Task goal |
A faithful copy of the listing below is needed, with its pictures left out.

Information provided |
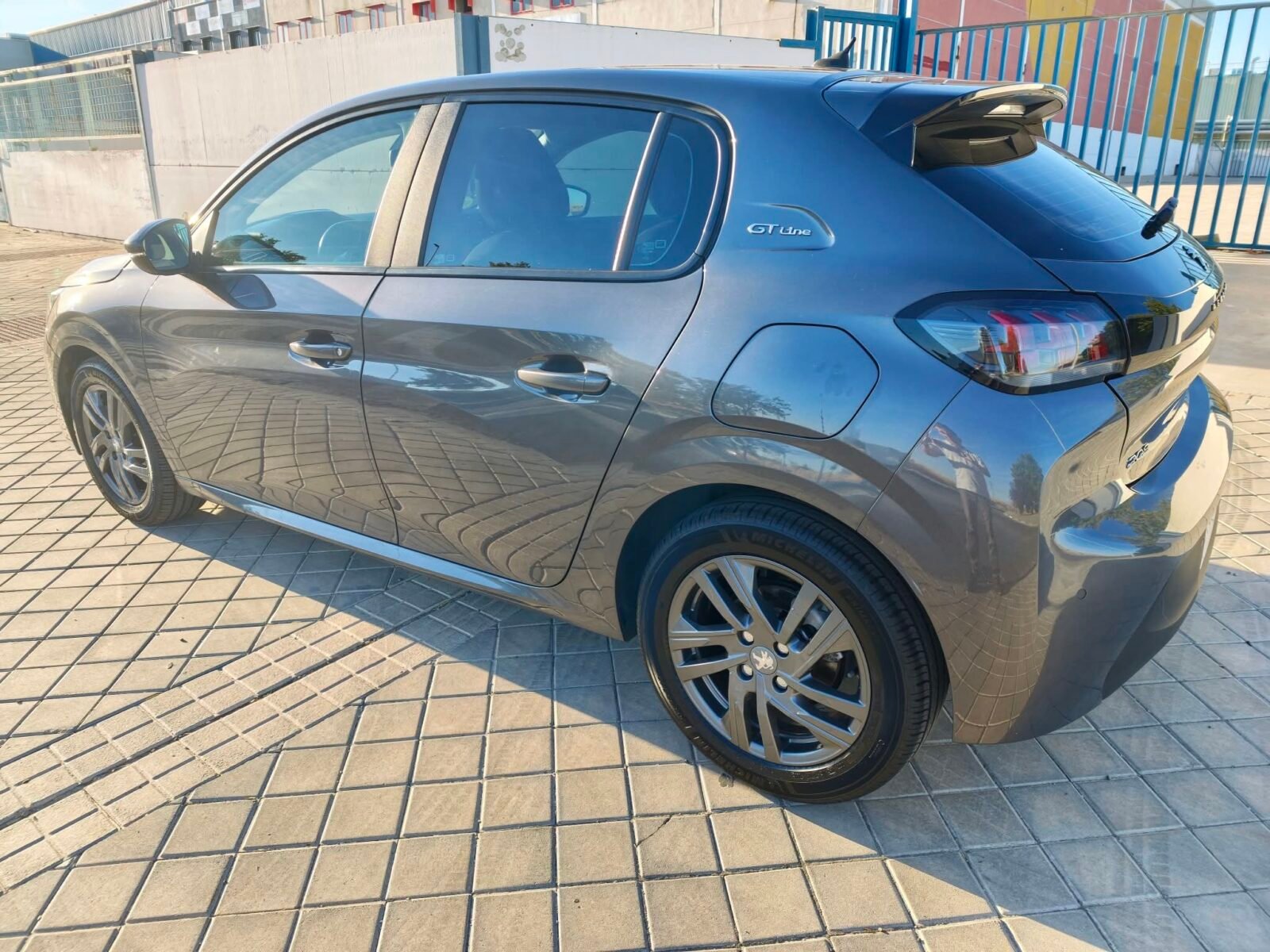 PEUGEOT BlueHDI GT Line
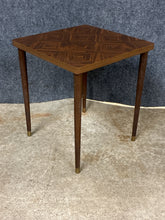 Load image into Gallery viewer, Dark Wood End Table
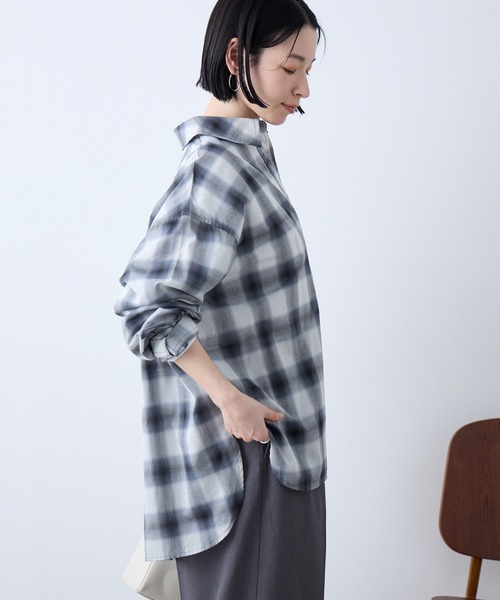 Aunely（オーネリー）の「【Aunely】洗練シアー チェックシャツ / マシンウォッシャブル＜YOSOOIシリーズ＞（シャツ/ブラウス・レディース・ブラウン/ベージュ/ネイビー/アイボリー/ブラック/ライトブルー・M/L）」の19枚目の写真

Solution to the exercise |
 PEUGEOT BlueHDI GT Line
 Load image into Gallery viewer, Dark Wood End Table
 Aunely（オーネリー）の「【Aunely】洗練シアー チェックシャツ / マシンウォッシャブル＜YOSOOIシリーズ＞（シャツ/ブラウス・レディース・ブラウン/ベージュ/ネイビー/アイボリー/ブラック/ライトブルー・M/L）」の19枚目の写真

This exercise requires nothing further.